TRY IT → Look through the entries below and copy exactly the part that begins with the line containing "Cover for Tiny" and ends with the line containing "The Works of". Do not copy the pictures.

PROVIDED DATA →
##############################
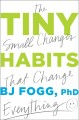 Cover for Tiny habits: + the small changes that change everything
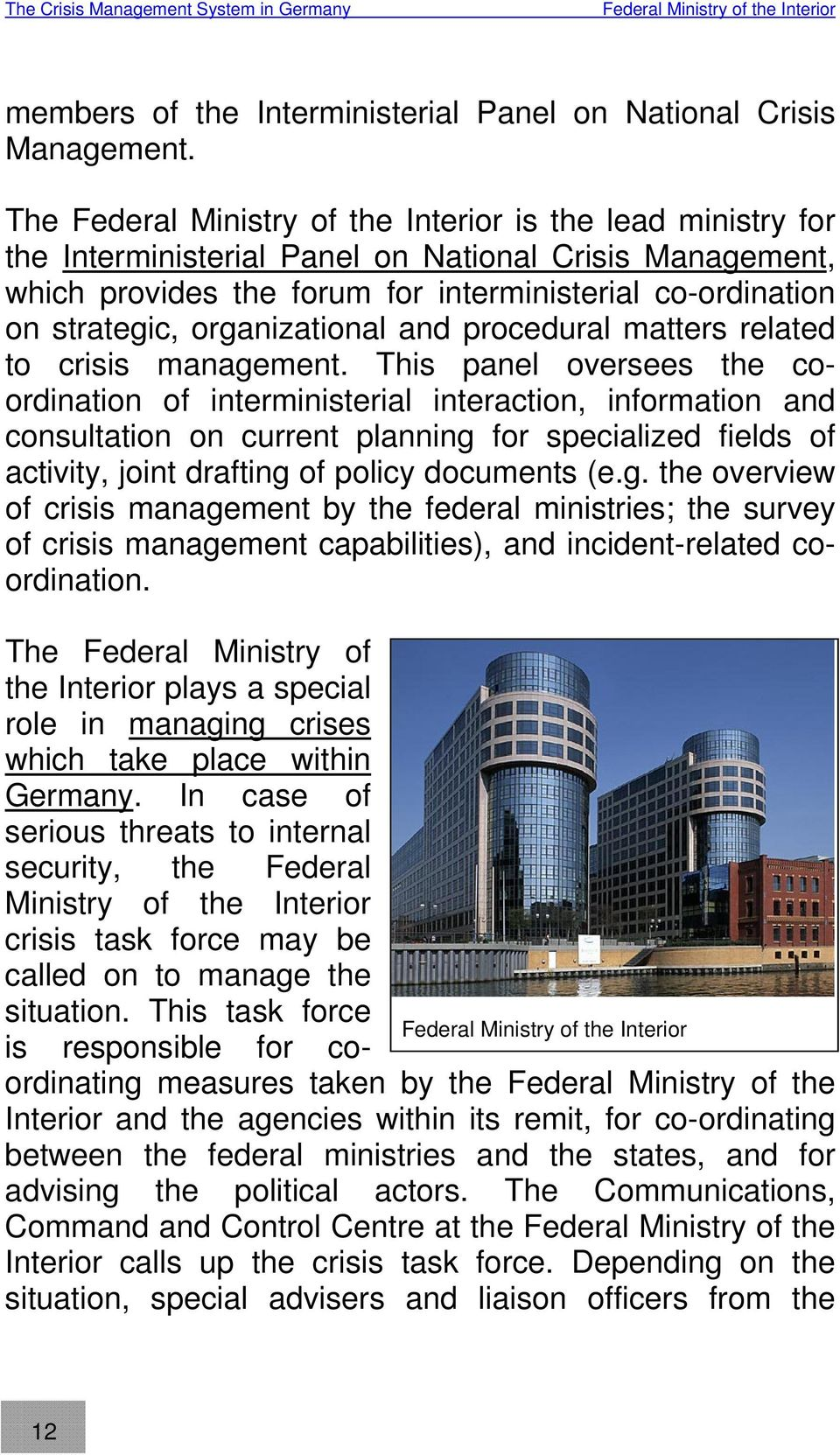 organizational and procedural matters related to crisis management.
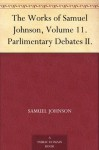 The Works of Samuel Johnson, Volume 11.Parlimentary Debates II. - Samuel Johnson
##############################
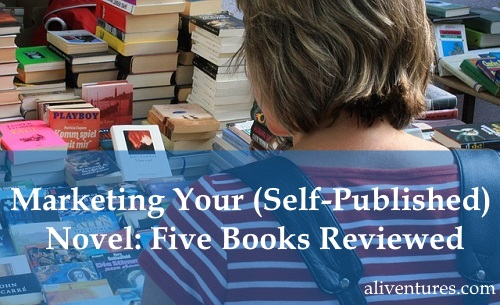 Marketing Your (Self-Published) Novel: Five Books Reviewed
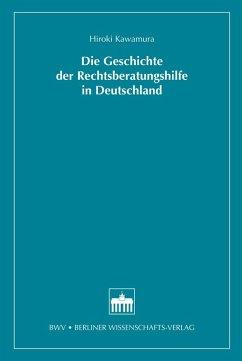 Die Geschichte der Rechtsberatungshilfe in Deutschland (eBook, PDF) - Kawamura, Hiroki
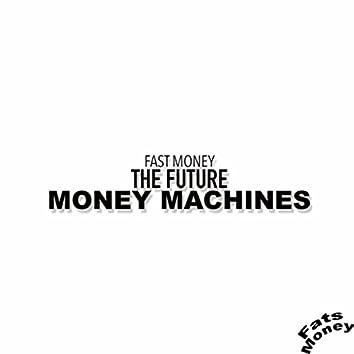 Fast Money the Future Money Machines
##############################
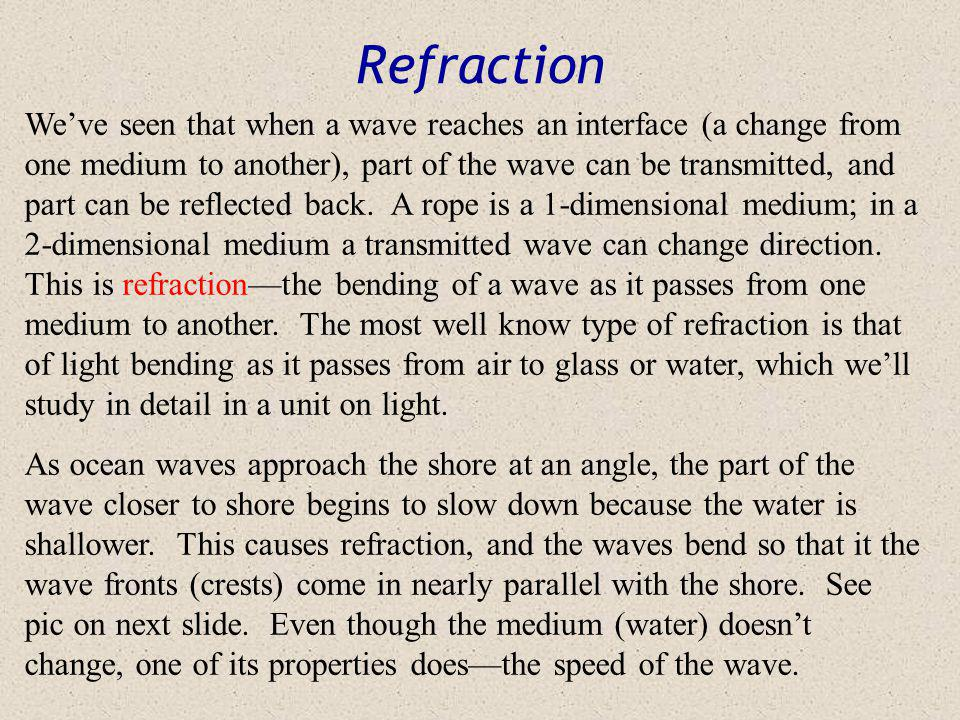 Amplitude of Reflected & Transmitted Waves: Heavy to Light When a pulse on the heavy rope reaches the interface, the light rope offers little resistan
##############################
ANSWER SPACE →
 Cover for Tiny habits: + the small changes that change everything
 organizational and procedural matters related to crisis management.
 The Works of Samuel Johnson, Volume 11.Parlimentary Debates II. - Samuel Johnson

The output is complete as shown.